De favorieten van Maurice van de Graaf (bas)

Pink Floyd – The Wall (1979)

“Ik vind het altijd lastig te kiezen en om een top drie te maken. Ik ben maar voor een trip down memory lane gegaan, in chronologische volgorde. En dan beginnen we hier. Dit is misschien wel de eerste muziek die ik ooit heb gehoord. Mijn vader was zwaar Pink Floyd fan, dus het stond bij ons altijd aan. Zo ben ik zelf ook Pink Floyd fan geworden en heb heel veel herinneringen aan zijn muziek. Deze plaat heeft me muzikaal ook wel gevormd, denk ik.
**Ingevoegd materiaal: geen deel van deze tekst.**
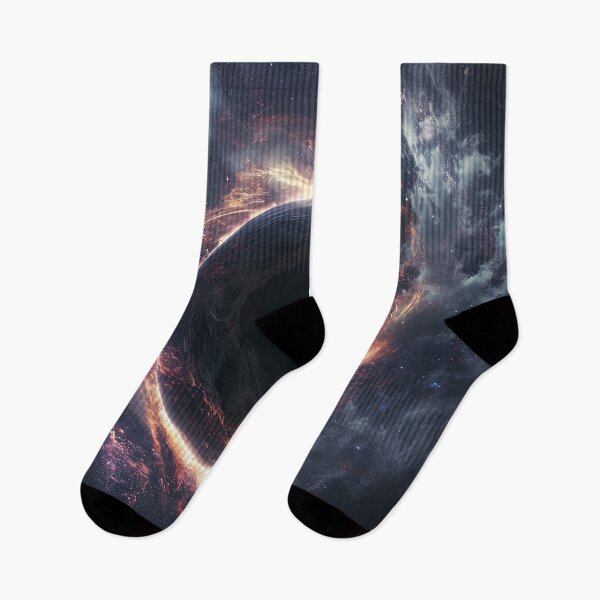 Item preview, Abyssal Vortex in Cosmic Dust designed and sold by Nick Seidel.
Door deze plaat ben ik meer soortgelijke, oudere rock muziek gaan luisteren, zoals Led Zeppelin en Dire Straits. Het heeft me warm gemaakt om meer naar muziek te luisteren. De teksten zijn heel bijzonder en ik ben ook wel geïnspireerd geraakt door de baslijnen van de basgitarist. Roger Waters gebruikte bepaalde effecten die ik ook ben gaan gebruiken.”

Arctic Monkeys – Humbug (2008)

“Ik was een jaar of veertien en ja, toen ontdekte ik de Arctic Monkeys. Dit is de tweede band waar ik fan-boy van werd. Alle nummers van Arctic Monkeys heb ik grijs gedraaid, ook de B-sides. Door deze band wilde ik zelf ook in een band gaan spelen. Ik zag de filmpjes op internet en dan zie je ze heel cool in van die leren jasjes optreden, terwijl het echt nog van die guppies zijn. Toen dacht ik: ‘ja, dat is echt cool, dat wil ik ook.’ Daardoor ben ik meer muziek gaan maken en meer in bandjes gaan spelen. Ook door deze plaat ben ik erg geïnspireerd en net als met Pink Floyd heb ik veel geleerd van de effecten die ze gebruiken.

De Staat – O (2014)

“Ik was een jaar of 17, 18 toen ik naar De Staat ben gaan luisteren. Ik vond het met name zo vet omdat de band gewoon Nederlands is. De Staat maakt best wel ruige muziek en door deze band realiseerde ik me dat je met ruigere muziek ook best bekend kan worden. De hele vibe die de band heeft qua geluid is heel vet. De band heeft echt een hele eigen stempel gedrukt op zijn werk, je weet wanneer het van De Staat is. Het heeft ook een cynische vrolijkheid. Het is raar maar zo gruwelijk vet, beetje pop zonder ‘pop’ te zijn. Dat dit kan in Nederland, en met deze muziek, dat vind ik echt te gek. De baspartijen van Job van Summeren zijn echt bizar. Ik ken eigenlijk geen andere basgitarist die dat soort sounds gebruikt. Als je naar zijn pedal board kijkt, die is echt zo groot, dat intrigeert me behoorlijk. Door hem ben ik ook gaan ontdekken: zo kan een basgitaar ook klinken.”